> **What you need to do**
The records must be repeated exactly and in their entirety.

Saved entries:
***

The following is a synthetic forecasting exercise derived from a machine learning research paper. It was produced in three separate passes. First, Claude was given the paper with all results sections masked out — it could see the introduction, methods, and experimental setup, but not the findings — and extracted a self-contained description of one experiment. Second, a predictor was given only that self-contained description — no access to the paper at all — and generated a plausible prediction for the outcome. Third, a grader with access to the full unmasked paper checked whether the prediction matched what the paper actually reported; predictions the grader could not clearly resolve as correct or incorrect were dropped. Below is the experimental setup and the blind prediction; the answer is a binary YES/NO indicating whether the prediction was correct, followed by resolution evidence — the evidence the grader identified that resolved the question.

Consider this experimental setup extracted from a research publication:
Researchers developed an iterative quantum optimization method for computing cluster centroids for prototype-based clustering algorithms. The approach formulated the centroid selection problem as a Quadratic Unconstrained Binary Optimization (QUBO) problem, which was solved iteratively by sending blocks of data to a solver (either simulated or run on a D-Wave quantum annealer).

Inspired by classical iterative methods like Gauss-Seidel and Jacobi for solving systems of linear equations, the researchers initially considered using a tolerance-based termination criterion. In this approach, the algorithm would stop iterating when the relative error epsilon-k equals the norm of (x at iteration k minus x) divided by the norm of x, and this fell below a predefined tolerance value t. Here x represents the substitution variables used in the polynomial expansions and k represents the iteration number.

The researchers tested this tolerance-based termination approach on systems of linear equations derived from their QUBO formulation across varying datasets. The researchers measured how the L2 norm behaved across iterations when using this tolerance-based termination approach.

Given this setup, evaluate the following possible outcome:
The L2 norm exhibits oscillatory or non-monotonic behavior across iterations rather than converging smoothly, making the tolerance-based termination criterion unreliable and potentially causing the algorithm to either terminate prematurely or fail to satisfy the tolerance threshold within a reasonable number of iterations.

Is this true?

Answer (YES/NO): YES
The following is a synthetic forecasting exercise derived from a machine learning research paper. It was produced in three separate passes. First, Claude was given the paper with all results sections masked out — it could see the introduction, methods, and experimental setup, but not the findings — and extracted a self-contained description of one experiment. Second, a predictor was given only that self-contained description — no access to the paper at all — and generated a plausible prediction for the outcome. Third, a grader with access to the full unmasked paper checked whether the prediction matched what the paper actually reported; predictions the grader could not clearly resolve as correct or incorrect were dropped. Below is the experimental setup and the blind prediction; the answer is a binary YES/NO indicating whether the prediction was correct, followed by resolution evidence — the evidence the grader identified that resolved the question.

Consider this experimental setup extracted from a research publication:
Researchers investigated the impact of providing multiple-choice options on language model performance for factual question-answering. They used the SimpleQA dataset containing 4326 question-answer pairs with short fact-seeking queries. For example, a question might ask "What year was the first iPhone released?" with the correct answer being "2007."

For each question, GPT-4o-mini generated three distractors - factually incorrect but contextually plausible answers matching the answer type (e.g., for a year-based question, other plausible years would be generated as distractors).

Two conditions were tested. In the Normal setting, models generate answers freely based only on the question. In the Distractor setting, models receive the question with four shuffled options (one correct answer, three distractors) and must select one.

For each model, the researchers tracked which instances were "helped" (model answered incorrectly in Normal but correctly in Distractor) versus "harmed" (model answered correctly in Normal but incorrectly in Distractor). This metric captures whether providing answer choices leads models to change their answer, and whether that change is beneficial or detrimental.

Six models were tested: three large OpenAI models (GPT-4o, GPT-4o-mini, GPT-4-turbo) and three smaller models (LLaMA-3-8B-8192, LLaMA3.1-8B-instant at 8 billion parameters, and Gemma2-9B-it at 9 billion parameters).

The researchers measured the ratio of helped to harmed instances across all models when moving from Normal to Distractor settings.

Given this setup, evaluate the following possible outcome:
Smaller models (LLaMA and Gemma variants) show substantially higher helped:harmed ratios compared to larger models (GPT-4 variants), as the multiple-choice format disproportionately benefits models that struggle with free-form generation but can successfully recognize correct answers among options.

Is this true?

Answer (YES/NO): NO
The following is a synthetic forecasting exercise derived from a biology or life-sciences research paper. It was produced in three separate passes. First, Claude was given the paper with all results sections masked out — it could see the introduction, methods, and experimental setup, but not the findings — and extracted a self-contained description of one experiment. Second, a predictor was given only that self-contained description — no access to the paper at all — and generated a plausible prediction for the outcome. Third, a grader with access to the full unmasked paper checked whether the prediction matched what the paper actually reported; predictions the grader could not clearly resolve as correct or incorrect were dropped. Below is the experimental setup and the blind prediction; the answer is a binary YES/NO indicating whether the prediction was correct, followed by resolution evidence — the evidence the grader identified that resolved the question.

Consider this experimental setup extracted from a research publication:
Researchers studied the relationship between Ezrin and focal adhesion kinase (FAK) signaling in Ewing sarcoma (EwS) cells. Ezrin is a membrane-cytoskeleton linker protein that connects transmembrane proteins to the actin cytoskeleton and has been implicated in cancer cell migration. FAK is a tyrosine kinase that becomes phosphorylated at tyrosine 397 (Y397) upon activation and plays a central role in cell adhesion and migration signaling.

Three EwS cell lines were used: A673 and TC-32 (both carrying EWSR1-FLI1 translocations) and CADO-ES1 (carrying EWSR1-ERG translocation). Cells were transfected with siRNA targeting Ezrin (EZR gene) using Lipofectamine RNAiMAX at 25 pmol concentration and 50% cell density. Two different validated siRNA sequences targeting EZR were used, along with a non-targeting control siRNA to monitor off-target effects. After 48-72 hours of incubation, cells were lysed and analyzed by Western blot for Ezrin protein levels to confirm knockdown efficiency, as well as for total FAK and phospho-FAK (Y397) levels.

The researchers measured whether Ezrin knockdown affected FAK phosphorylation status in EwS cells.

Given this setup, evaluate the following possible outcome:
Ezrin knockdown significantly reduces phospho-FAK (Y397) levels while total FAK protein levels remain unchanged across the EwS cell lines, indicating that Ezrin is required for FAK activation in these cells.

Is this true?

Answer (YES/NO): YES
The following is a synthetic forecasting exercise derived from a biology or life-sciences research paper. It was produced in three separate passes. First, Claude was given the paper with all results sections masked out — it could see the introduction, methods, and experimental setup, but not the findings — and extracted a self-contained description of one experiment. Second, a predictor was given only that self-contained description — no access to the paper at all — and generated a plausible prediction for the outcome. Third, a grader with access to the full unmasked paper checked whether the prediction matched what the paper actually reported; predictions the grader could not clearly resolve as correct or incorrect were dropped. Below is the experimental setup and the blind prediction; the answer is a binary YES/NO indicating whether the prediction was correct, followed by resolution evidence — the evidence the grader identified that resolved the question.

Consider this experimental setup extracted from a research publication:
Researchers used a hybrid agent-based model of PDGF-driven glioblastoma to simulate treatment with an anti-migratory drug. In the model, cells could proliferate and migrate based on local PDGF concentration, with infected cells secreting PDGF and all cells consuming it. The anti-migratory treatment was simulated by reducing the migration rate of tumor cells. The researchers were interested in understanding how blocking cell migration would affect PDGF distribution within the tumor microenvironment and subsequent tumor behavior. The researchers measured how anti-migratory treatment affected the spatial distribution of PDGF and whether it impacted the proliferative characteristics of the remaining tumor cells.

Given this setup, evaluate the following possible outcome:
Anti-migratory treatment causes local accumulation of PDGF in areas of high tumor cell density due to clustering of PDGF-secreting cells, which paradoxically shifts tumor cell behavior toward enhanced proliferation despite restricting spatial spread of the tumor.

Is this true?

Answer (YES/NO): YES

***

> **Answer**
The following is a synthetic forecasting exercise derived from a machine learning research paper. It was produced in three separate passes. First, Claude was given the paper with all results sections masked out — it could see the introduction, methods, and experimental setup, but not the findings — and extracted a self-contained description of one experiment. Second, a predictor was given only that self-contained description — no access to the paper at all — and generated a plausible prediction for the outcome. Third, a grader with access to the full unmasked paper checked whether the prediction matched what the paper actually reported; predictions the grader could not clearly resolve as correct or incorrect were dropped. Below is the experimental setup and the blind prediction; the answer is a binary YES/NO indicating whether the prediction was correct, followed by resolution evidence — the evidence the grader identified that resolved the question.

Consider this experimental setup extracted from a research publication:
Researchers developed an iterative quantum optimization method for computing cluster centroids for prototype-based clustering algorithms. The approach formulated the centroid selection problem as a Quadratic Unconstrained Binary Optimization (QUBO) problem, which was solved iteratively by sending blocks of data to a solver (either simulated or run on a D-Wave quantum annealer).

Inspired by classical iterative methods like Gauss-Seidel and Jacobi for solving systems of linear equations, the researchers initially considered using a tolerance-based termination criterion. In this approach, the algorithm would stop iterating when the relative error epsilon-k equals the norm of (x at iteration k minus x) divided by the norm of x, and this fell below a predefined tolerance value t. Here x represents the substitution variables used in the polynomial expansions and k represents the iteration number.

The researchers tested this tolerance-based termination approach on systems of linear equations derived from their QUBO formulation across varying datasets. The researchers measured how the L2 norm behaved across iterations when using this tolerance-based termination approach.

Given this setup, evaluate the following possible outcome:
The L2 norm exhibits oscillatory or non-monotonic behavior across iterations rather than converging smoothly, making the tolerance-based termination criterion unreliable and potentially causing the algorithm to either terminate prematurely or fail to satisfy the tolerance threshold within a reasonable number of iterations.

Is this true?

Answer (YES/NO): YES
The following is a synthetic forecasting exercise derived from a machine learning research paper. It was produced in three separate passes. First, Claude was given the paper with all results sections masked out — it could see the introduction, methods, and experimental setup, but not the findings — and extracted a self-contained description of one experiment. Second, a predictor was given only that self-contained description — no access to the paper at all — and generated a plausible prediction for the outcome. Third, a grader with access to the full unmasked paper checked whether the prediction matched what the paper actually reported; predictions the grader could not clearly resolve as correct or incorrect were dropped. Below is the experimental setup and the blind prediction; the answer is a binary YES/NO indicating whether the prediction was correct, followed by resolution evidence — the evidence the grader identified that resolved the question.

Consider this experimental setup extracted from a research publication:
Researchers investigated the impact of providing multiple-choice options on language model performance for factual question-answering. They used the SimpleQA dataset containing 4326 question-answer pairs with short fact-seeking queries. For example, a question might ask "What year was the first iPhone released?" with the correct answer being "2007."

For each question, GPT-4o-mini generated three distractors - factually incorrect but contextually plausible answers matching the answer type (e.g., for a year-based question, other plausible years would be generated as distractors).

Two conditions were tested. In the Normal setting, models generate answers freely based only on the question. In the Distractor setting, models receive the question with four shuffled options (one correct answer, three distractors) and must select one.

For each model, the researchers tracked which instances were "helped" (model answered incorrectly in Normal but correctly in Distractor) versus "harmed" (model answered correctly in Normal but incorrectly in Distractor). This metric captures whether providing answer choices leads models to change their answer, and whether that change is beneficial or detrimental.

Six models were tested: three large OpenAI models (GPT-4o, GPT-4o-mini, GPT-4-turbo) and three smaller models (LLaMA-3-8B-8192, LLaMA3.1-8B-instant at 8 billion parameters, and Gemma2-9B-it at 9 billion parameters).

The researchers measured the ratio of helped to harmed instances across all models when moving from Normal to Distractor settings.

Given this setup, evaluate the following possible outcome:
Smaller models (LLaMA and Gemma variants) show substantially higher helped:harmed ratios compared to larger models (GPT-4 variants), as the multiple-choice format disproportionately benefits models that struggle with free-form generation but can successfully recognize correct answers among options.

Is this true?

Answer (YES/NO): NO
The following is a synthetic forecasting exercise derived from a biology or life-sciences research paper. It was produced in three separate passes. First, Claude was given the paper with all results sections masked out — it could see the introduction, methods, and experimental setup, but not the findings — and extracted a self-contained description of one experiment. Second, a predictor was given only that self-contained description — no access to the paper at all — and generated a plausible prediction for the outcome. Third, a grader with access to the full unmasked paper checked whether the prediction matched what the paper actually reported; predictions the grader could not clearly resolve as correct or incorrect were dropped. Below is the experimental setup and the blind prediction; the answer is a binary YES/NO indicating whether the prediction was correct, followed by resolution evidence — the evidence the grader identified that resolved the question.

Consider this experimental setup extracted from a research publication:
Researchers studied the relationship between Ezrin and focal adhesion kinase (FAK) signaling in Ewing sarcoma (EwS) cells. Ezrin is a membrane-cytoskeleton linker protein that connects transmembrane proteins to the actin cytoskeleton and has been implicated in cancer cell migration. FAK is a tyrosine kinase that becomes phosphorylated at tyrosine 397 (Y397) upon activation and plays a central role in cell adhesion and migration signaling.

Three EwS cell lines were used: A673 and TC-32 (both carrying EWSR1-FLI1 translocations) and CADO-ES1 (carrying EWSR1-ERG translocation). Cells were transfected with siRNA targeting Ezrin (EZR gene) using Lipofectamine RNAiMAX at 25 pmol concentration and 50% cell density. Two different validated siRNA sequences targeting EZR were used, along with a non-targeting control siRNA to monitor off-target effects. After 48-72 hours of incubation, cells were lysed and analyzed by Western blot for Ezrin protein levels to confirm knockdown efficiency, as well as for total FAK and phospho-FAK (Y397) levels.

The researchers measured whether Ezrin knockdown affected FAK phosphorylation status in EwS cells.

Given this setup, evaluate the following possible outcome:
Ezrin knockdown significantly reduces phospho-FAK (Y397) levels while total FAK protein levels remain unchanged across the EwS cell lines, indicating that Ezrin is required for FAK activation in these cells.

Is this true?

Answer (YES/NO): YES
The following is a synthetic forecasting exercise derived from a biology or life-sciences research paper. It was produced in three separate passes. First, Claude was given the paper with all results sections masked out — it could see the introduction, methods, and experimental setup, but not the findings — and extracted a self-contained description of one experiment. Second, a predictor was given only that self-contained description — no access to the paper at all — and generated a plausible prediction for the outcome. Third, a grader with access to the full unmasked paper checked whether the prediction matched what the paper actually reported; predictions the grader could not clearly resolve as correct or incorrect were dropped. Below is the experimental setup and the blind prediction; the answer is a binary YES/NO indicating whether the prediction was correct, followed by resolution evidence — the evidence the grader identified that resolved the question.

Consider this experimental setup extracted from a research publication:
Researchers used a hybrid agent-based model of PDGF-driven glioblastoma to simulate treatment with an anti-migratory drug. In the model, cells could proliferate and migrate based on local PDGF concentration, with infected cells secreting PDGF and all cells consuming it. The anti-migratory treatment was simulated by reducing the migration rate of tumor cells. The researchers were interested in understanding how blocking cell migration would affect PDGF distribution within the tumor microenvironment and subsequent tumor behavior. The researchers measured how anti-migratory treatment affected the spatial distribution of PDGF and whether it impacted the proliferative characteristics of the remaining tumor cells.

Given this setup, evaluate the following possible outcome:
Anti-migratory treatment causes local accumulation of PDGF in areas of high tumor cell density due to clustering of PDGF-secreting cells, which paradoxically shifts tumor cell behavior toward enhanced proliferation despite restricting spatial spread of the tumor.

Is this true?

Answer (YES/NO): YES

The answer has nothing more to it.